I don’t know what it is about me. But this is not the first time my partner has decided to go on a diet when I’m pregnant.
When I was pregnant with my daughter, nine years ago, I remember that her father announced he was going on a diet. He went on one of those trendy diets and began eating only bacon and eggs. Unfortunately, for me, bacon and eggs were not my craving food. What WERE my craving foods were Big Macs and French fries. I watched him lose an alarmingly amount of weight fast (though he also was super cranky and often thought he’d faint.)
The problem with people going on diets, or health kicks is that they talk non-stop about their dieting and health kicks. When my fiancé announced that he was off cookies and was only going to eat salads I was like, “Why do you have to do that NOW? Can’t you just wait eight more weeks?” So, it’s definitely something about me that when I’m pregnant, the men around me want to diet. Possibly, this has to do with the fact that I’m constantly moaning about my weight gain. I know I’m pregnant, but when none of your bras fit, you’re wearing your spouse’s extra-large t-shirts, and your inner thighs start to chafe because your legs are not used to rubbing up against each other when you walk, what else is there to do BUT complain?
I mentioned to a friend that I had run into a mutual woman we know at the grocery store (I was shoving down cookies in the aisle as I walked.) I told my friend that this woman looked like she had lost a lot of weight and was looking really good.
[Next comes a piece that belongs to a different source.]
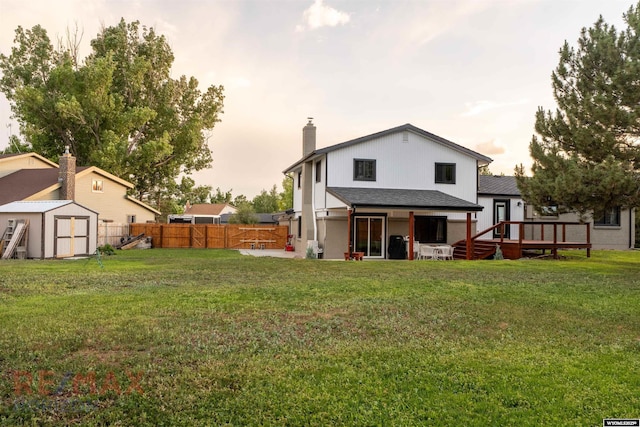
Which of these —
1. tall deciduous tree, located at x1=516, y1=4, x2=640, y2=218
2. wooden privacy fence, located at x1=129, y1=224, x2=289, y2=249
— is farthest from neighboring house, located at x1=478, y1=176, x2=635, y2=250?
wooden privacy fence, located at x1=129, y1=224, x2=289, y2=249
My friend laughed and said, “When I was pregnant, everybody looked skinny to me.” It’s kind of true. Everywhere I look, there are skinny people. And skinny people right now make me want to do one of two things. Either get into bed and throw the comforter over my head and not come out for the next two months, or make me want to eat.
The other night, my fiancé made me a salad for dinner. “See? It’s not so bad,” he said. I’m not sure if he was trying to talk himself into it, or trying to talk me into it. I diligently ate my salad and wondered where I could get poutine (that’s French fries with cheese and gravy on them.)
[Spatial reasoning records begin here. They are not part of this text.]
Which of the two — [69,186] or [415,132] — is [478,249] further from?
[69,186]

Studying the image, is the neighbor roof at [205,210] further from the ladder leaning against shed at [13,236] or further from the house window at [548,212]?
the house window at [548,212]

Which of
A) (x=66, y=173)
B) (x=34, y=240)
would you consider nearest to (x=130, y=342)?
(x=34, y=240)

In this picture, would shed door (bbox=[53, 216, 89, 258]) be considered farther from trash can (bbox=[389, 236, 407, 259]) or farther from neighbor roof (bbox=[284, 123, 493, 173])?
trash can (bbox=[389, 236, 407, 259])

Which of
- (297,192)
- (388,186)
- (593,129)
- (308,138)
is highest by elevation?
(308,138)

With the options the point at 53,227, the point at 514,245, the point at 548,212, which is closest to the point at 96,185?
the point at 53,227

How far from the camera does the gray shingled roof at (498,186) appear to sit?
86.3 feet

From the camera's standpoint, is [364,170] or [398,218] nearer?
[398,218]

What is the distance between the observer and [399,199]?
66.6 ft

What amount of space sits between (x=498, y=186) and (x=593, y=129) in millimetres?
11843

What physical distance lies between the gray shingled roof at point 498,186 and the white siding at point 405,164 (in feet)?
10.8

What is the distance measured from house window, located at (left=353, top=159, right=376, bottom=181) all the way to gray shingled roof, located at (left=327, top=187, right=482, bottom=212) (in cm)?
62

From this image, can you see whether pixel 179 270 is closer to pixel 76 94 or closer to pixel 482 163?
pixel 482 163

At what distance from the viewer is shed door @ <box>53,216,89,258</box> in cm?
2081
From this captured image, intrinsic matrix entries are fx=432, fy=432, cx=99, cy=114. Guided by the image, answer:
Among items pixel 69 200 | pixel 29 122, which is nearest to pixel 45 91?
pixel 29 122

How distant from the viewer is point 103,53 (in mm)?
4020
Many men do talk about the “baby weight” they gain when their wives are pregnant. There is something to be said about this. I think both of my children’s fathers DID gain weight with me being pregnant. I am slightly to blame, I suppose. It’s hard to watch someone delve into a plate of cookies, or eat French fries, without wanting to get in on THAT party. Yes, I will admit that my bad eating habits during pregnancy probably affected the fathers. And I KNOW I should be supportive of my fiancé’s desire to eat healthy, but like I said, why the heck does he have to start eating healthy when I’m feeling at my most un-fit?
I finally told him that he had to “shut the hell up” when he started talking about how bad pastries are for you. (Like, duh.) I think we almost got into our first serious fight over his desire to eat healthy. Uncharacteristically of me, I sent him a text that said, “If you can’t understand where I’m coming from, and how I don’t want to hear about your new diet, then YOU have a real problem. Put yourself in my shoes.” We made up and he promised not to talk non-stop about eating only salads and fruits, and I made a promise that I would stop complaining about my weight gain.
After less than a week of stopping eating junk foods, my fiancé is looking good (though, really, he never had to lose weight.) I’m still left feeling, “What is it about me that drives men to start to diet at the worst time possible in my life?” And isn’t there something nice, even romantic, about men who gain weight with you while you’re pregnant? Like they’re really on this ride with you?
I’ll be pondering that for the next few weeks, over pancakes and poutine.